Dalam segala risiko itu, saat ini kita diajak untuk "tetaplah nyatakan kebenaran Kristus." Gereja
harus memutuskan untuk menyuarakan kebenaran Injil dengan segala konsekuensinya. Injil yang membawa kedamaian sejati kepada
mereka yang menderita, kepada mereka yang membutuhkan pemulihan, bagi mereka yang terpinggirkan, kepada mereka yang
tertindas. Gereja tidak boleh hanya berkutat dengan diriiya sendiri dan diam saja
ketika ada ketidakadilan atau ketika banyak orang sakit dan menderita. Gereja
tidak boleh menjadi tidak berdampak karena takut pada ancaman. Gereja yang
sejati adalah gereja yang menyuarakan kebenaran meskipun sulit. Gereja yang
mengatakan bahwa mengikut Yesus itu sulit sekalipun akan ditinggalkan banyak
orang. Gereja yang tidak memberi iming-iming dan janji surga tapi setia pada
pengutusan Yesus.
Mungkin ada yang bertanya, “Bagaimana kita bertahan jika mengikut Yesus
sesulit itu?” Saudara, Yesus memang tidak menjanjikan bahwa mengikut Dia akan
selalu senang. Ia bahkan mengatakan bahwa mengikut Dia penuh dengan kesulitan
dan ancaman yang menimbulkan ketakutan. Tapi Ia juga mengatakan “Janganlah kamu
takut.” Yesus tidak menyuruh kita untuk nekat lalu menantang bahaya. Yesus tahu,
murid-murid-Nya juga kita semua pasti takut ketika kita harus berkarya di
tengah ancaman. Tapi, di tengah ketakutan itu, percayalah pada penyertaan Allah.

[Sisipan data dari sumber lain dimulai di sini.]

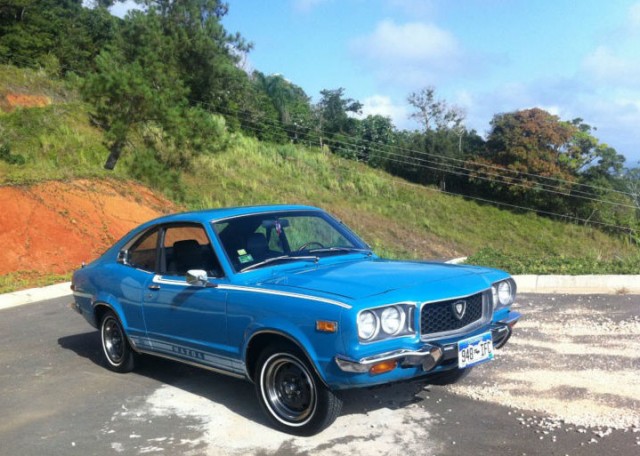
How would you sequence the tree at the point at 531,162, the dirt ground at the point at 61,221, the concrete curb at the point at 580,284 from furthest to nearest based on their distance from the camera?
the tree at the point at 531,162
the dirt ground at the point at 61,221
the concrete curb at the point at 580,284

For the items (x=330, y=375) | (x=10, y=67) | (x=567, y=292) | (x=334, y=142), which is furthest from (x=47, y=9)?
(x=330, y=375)

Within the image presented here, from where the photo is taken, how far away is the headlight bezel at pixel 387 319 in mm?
4281

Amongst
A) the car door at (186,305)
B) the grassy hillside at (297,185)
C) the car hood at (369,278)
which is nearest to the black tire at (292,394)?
the car door at (186,305)

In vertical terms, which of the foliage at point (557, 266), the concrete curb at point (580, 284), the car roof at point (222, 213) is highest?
the car roof at point (222, 213)

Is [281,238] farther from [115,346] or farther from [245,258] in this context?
[115,346]

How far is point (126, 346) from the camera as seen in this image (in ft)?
21.5

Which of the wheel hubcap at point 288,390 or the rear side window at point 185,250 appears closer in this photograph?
the wheel hubcap at point 288,390

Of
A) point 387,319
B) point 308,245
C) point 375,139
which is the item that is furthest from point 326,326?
point 375,139

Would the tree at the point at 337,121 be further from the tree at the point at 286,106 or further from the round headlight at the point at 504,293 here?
the round headlight at the point at 504,293

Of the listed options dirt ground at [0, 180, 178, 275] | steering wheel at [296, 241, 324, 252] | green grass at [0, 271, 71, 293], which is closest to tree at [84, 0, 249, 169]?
dirt ground at [0, 180, 178, 275]

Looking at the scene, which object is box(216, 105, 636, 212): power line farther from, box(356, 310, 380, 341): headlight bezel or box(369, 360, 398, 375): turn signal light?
box(369, 360, 398, 375): turn signal light

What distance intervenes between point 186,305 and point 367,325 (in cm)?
190

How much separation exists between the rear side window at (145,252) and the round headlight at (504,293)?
10.4ft

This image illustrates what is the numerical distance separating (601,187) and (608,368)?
4153cm
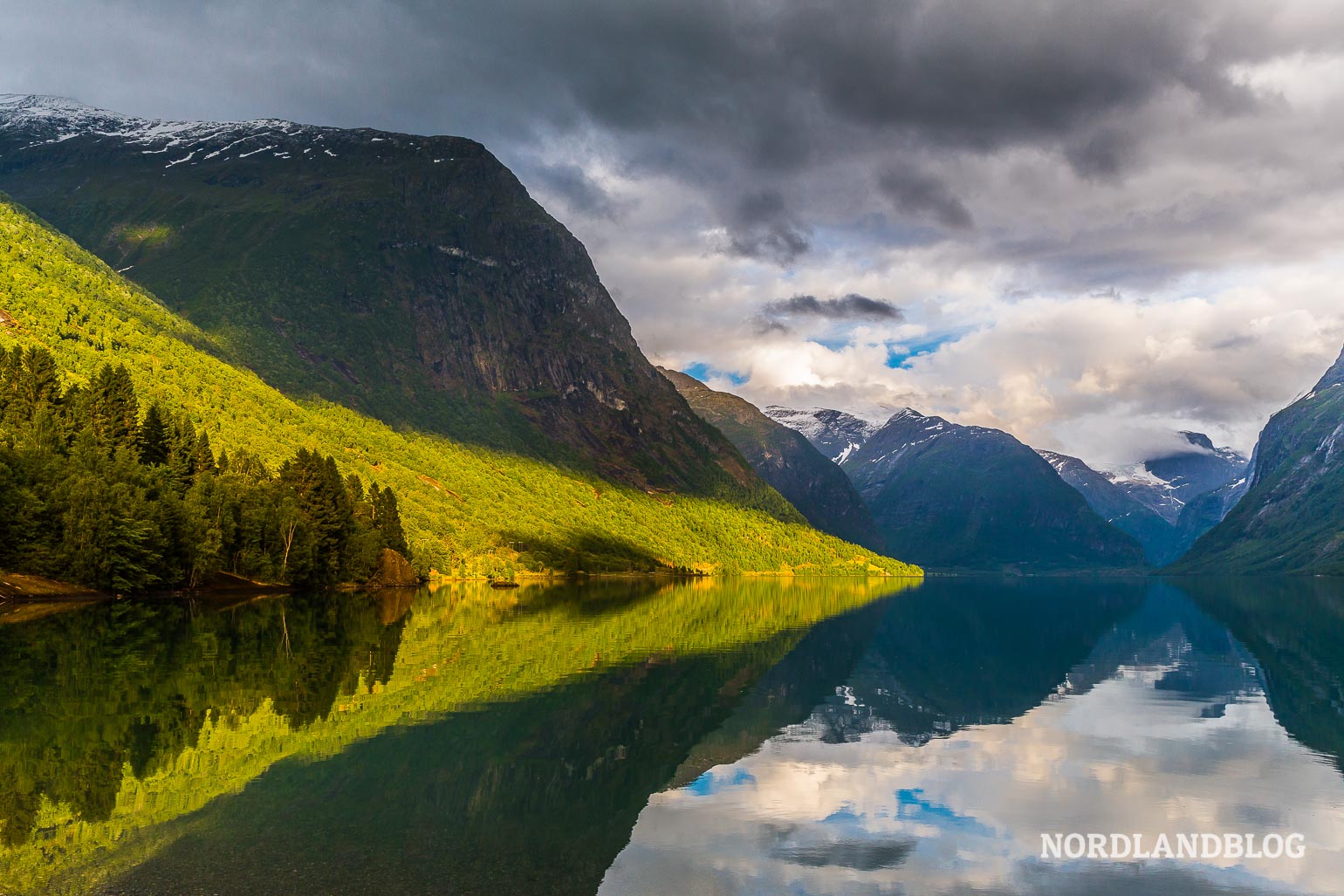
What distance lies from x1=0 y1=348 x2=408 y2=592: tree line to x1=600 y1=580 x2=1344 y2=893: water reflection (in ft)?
252

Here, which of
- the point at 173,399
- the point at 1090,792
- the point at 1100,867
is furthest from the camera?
the point at 173,399

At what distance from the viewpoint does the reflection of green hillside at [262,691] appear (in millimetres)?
20688

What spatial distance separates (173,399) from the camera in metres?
177

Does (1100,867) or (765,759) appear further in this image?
(765,759)

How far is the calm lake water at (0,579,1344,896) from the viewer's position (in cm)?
1914

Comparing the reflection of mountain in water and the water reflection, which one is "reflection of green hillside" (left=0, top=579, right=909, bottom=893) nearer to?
the water reflection

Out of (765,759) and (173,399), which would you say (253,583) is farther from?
(765,759)

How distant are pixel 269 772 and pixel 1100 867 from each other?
21.4 m

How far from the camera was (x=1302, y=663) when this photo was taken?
65.2 m

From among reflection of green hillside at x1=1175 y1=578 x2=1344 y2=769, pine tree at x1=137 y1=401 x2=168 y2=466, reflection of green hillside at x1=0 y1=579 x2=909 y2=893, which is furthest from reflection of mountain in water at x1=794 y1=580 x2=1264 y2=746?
pine tree at x1=137 y1=401 x2=168 y2=466

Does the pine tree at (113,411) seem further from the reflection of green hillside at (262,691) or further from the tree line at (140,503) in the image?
the reflection of green hillside at (262,691)

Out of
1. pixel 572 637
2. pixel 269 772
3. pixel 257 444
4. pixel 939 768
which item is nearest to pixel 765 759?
pixel 939 768

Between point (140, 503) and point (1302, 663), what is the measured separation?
10421 cm

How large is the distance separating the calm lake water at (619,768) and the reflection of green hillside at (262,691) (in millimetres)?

Allah begitu memperhatikan umat-Nya, bahkan burung pipit pun Ia perhatikan. Karena
itu, di tengah ketakutan kita karena tantangan, ancaman, dan bahaya, serahkanlah
diri kita pada penyertaan Allah. Ia yang memampukan kita sebagai gereja untuk
tetap menyuarakan kebenaran sekalipun sulit, untuk terus berkarya membawa
kebaikan sekalipun di tengah penderitaan. Gereja harus terus menyuarakan
kebenaran karena Allah setia memelihara dan menyertai kehidupan kita. Amin.